Nie wiedząc, co zrobić w zaistniałej sytuacji, niemalże od razu zaatakował Crystal, która stała tak blisko niego. Zdezorientowana dziewczyna z początku nie wiedziała, co się działo, ale zaraz zaczęła oddawać mężczyźnie. Lia nie zamierzała zostawiać przyjaciółki samej i również dołączyła do bijatyki. Trwało to dłuższą chwilę, do momentu aż przerwał im jakiś obcy facet. Cała trójka niemalże od razu uciekła z tamtego miejsca, nie chcąc wplątywać się w dodatkowe kłopoty.
- Nic ci nie jest? - spytała Crystal, kiedy znacząco oddaliły się od miejsca zdarzenia.
- Mnie nie, ale ty jesteś trochę ranna. Opatrzę ci to w autokarze.
- Dziękuję. - powiedziała z uśmiechem, nie wiedząc nawet, jak dziękować za taką przyjaciółkę. - Kocham cię.
- Ja ciebie też. - odparła od razu Lia, uśmiechając się od ucha do ucha. - Chodźmy.

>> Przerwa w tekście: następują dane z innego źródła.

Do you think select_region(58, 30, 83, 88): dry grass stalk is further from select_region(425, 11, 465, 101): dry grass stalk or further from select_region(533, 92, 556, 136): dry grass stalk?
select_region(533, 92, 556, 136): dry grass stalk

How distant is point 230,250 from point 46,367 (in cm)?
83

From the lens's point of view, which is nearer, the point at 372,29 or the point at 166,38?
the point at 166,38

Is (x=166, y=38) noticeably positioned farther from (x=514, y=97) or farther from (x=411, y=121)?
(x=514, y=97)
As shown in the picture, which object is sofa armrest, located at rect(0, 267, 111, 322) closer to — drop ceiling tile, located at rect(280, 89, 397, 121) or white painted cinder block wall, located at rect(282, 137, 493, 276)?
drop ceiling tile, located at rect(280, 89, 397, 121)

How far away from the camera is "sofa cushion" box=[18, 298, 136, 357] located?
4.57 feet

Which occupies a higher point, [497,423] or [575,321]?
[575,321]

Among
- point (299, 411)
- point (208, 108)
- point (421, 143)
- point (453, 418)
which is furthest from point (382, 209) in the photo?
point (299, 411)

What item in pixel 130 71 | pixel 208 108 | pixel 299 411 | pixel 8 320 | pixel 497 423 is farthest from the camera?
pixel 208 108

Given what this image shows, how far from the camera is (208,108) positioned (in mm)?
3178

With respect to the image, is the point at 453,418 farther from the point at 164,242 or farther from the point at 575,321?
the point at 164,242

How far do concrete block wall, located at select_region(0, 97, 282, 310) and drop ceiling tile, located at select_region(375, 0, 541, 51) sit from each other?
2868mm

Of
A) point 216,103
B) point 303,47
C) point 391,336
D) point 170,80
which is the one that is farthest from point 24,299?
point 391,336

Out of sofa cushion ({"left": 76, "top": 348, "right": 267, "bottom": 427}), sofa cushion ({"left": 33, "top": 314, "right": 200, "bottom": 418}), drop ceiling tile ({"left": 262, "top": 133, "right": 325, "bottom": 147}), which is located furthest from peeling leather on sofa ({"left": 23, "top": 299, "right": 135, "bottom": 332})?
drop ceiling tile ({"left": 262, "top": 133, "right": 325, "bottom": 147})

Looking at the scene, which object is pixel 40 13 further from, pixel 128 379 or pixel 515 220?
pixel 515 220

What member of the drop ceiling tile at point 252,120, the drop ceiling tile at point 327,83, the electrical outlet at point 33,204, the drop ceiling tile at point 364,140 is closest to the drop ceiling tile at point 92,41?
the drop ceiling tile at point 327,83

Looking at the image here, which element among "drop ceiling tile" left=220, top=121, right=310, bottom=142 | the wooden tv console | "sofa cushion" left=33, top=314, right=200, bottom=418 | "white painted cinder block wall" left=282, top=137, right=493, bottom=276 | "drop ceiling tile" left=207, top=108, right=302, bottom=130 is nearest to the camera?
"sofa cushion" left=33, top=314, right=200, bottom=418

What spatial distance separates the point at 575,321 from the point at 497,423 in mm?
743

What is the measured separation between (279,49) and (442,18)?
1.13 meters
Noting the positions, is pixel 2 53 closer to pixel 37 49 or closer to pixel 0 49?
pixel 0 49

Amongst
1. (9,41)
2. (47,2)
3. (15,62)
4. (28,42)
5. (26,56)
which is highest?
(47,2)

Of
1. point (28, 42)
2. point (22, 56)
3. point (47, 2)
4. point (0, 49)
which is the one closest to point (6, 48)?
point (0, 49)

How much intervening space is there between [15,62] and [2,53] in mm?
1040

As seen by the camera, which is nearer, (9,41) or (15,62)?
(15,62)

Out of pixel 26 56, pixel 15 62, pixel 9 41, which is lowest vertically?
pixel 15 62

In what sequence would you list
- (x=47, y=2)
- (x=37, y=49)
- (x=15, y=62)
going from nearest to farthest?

Nasz czas już się kończy.
- Masz jakąś czapkę, którą mogłabym zakryć jakoś twarz?
Lia uśmiechnęła się delikatnie i wyciągnęła z niewielkiego plecaczka, który przez cały czas miała przy sobie, czapkę z daszkiem. Od razu założyła ją na głowę Crystal, która zaśmiała się cicho. Bez ostrzeżenia przytuliła dziewczynę, ciesząc się, że mogła liczyć na nią w każdej sytuacji.